Based on the above three major trends and three major shifts, we believe the following four suggestions may help all OEMs that aspire to win in the Chinese automotive market:

  1. Reshaping and repositioning the brand. OEMs now have multiple brand offerings and product choices for Chinese consumers, and it is becoming increasingly difficult to stand out in this crowded market. To attract consumer attention and develop their brand images, OEMs should strive for differentiation—for example, by offering EVs with smart features and a low carbon footprint. They could also distinguish themselves by improving the overall customer experience.
  2. Balancing investments and returns for EVs and smart features. EV manufacturers cannot afford to lose money over the long term. To enhance profitability, they should explore multiple levers, including those related to design-to-cost, design-to-value, and agile R&D. They could also identify core control points on tech stacks and build relevant capabilities. Such actions are critical now because only profitable companies will be able to make sustainable, long-term investments in the smart-EV field.
  3. Developing omnichannel operations that integrate online and offline services. Many OEMs want to implement omnichannel operations and integrate their online and offline offerings. Accomplishing this goal will require drastic changes to all aspects of their organizations, including the overall vision, corporate culture, organizational structure, KPIs, and daily operations. OEMs should also develop tailored omnichannel mechanisms that consider their unique needs and capabilities, rather than simply imitating others.
  4. Pursuing new business models. In the near term, OEMs can explore new business models by collaborating with other leading companies along the value chain. Over the longer term, they must build their internal capabilities and establish control over their own business models.

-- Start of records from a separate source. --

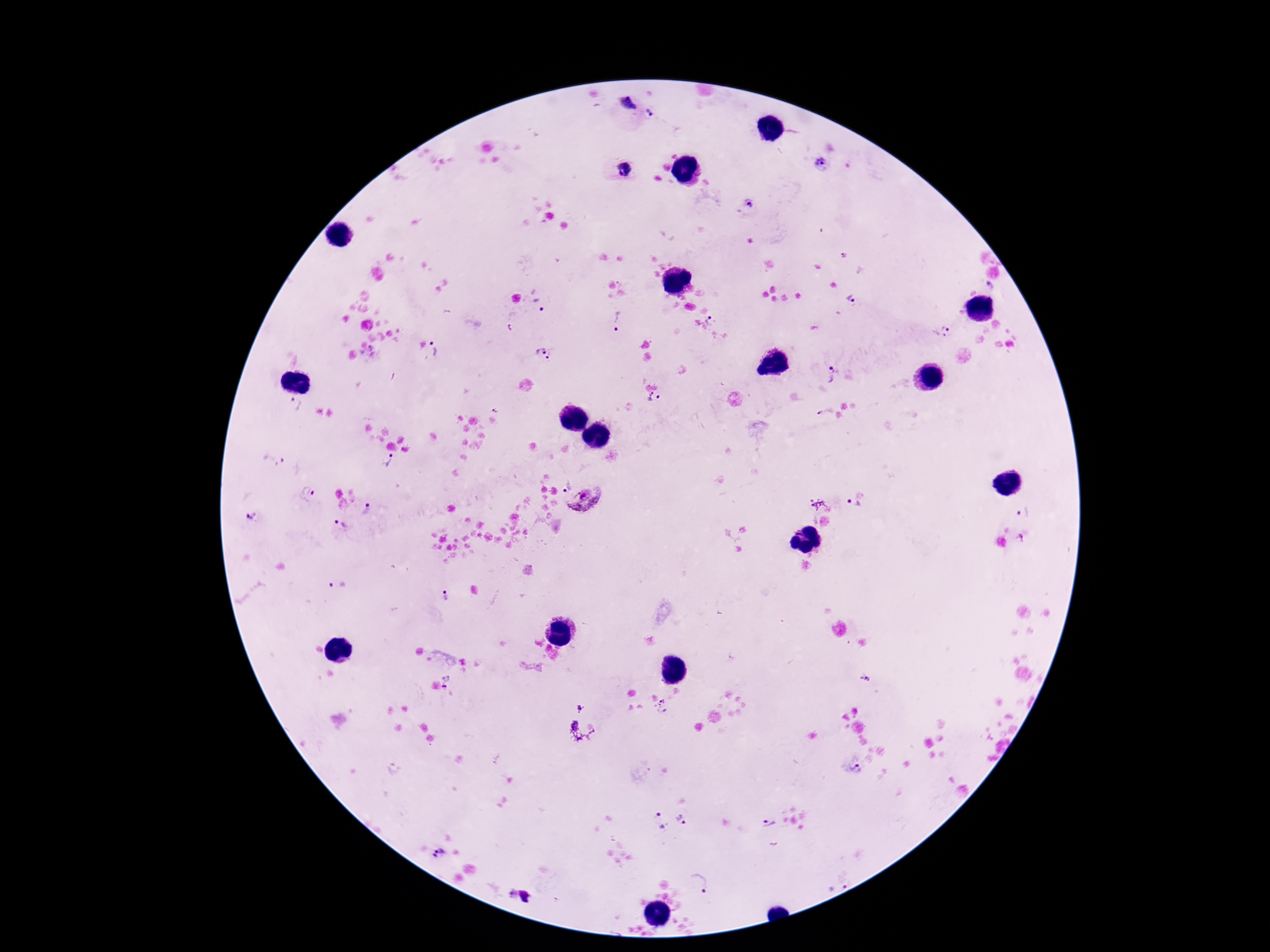

{
  "patient_malaria_status": "positive",
  "plasmodium_parasite_locations": "approximate centers as [x, y] in pixels: [629, 103], [652, 115], [822, 164], [626, 170], [751, 204], [845, 255], [990, 285], [851, 299], [539, 303], [617, 320], [712, 320], [941, 331], [438, 349], [541, 351], [553, 354], [829, 374], [654, 400], [295, 404], [497, 407], [825, 412], [275, 458], [389, 461], [566, 485], [307, 495], [586, 503], [854, 504], [365, 510], [1021, 513], [253, 517], [340, 525], [337, 585], [445, 596], [450, 683], [661, 706], [581, 709], [855, 768], [682, 819], [658, 821], [768, 825], [438, 855], [698, 882], [513, 893], [526, 897]",
  "image_size": "1270×952 pixels",
  "preparation": "thick blood film",
  "stain": "Giemsa",
  "field_of_view": "single",
  "magnification": "100x",
  "capture": "smartphone camera through the microscope eyepiece"
}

The age of ICE vehicles in China is fading, and the era of smart EVs has arrived. As consumer mindsets change and new technologies advance, many of the so-called golden rules are being subverted and reshaped. Facing such drastic changes, some OEMs have already left the market and others may follow. Simultaneously, new players will emerge, potentially increasing competition. The companies most likely to succeed are those that are willing to fully transform their products, brands, operations, organizational structures, and more.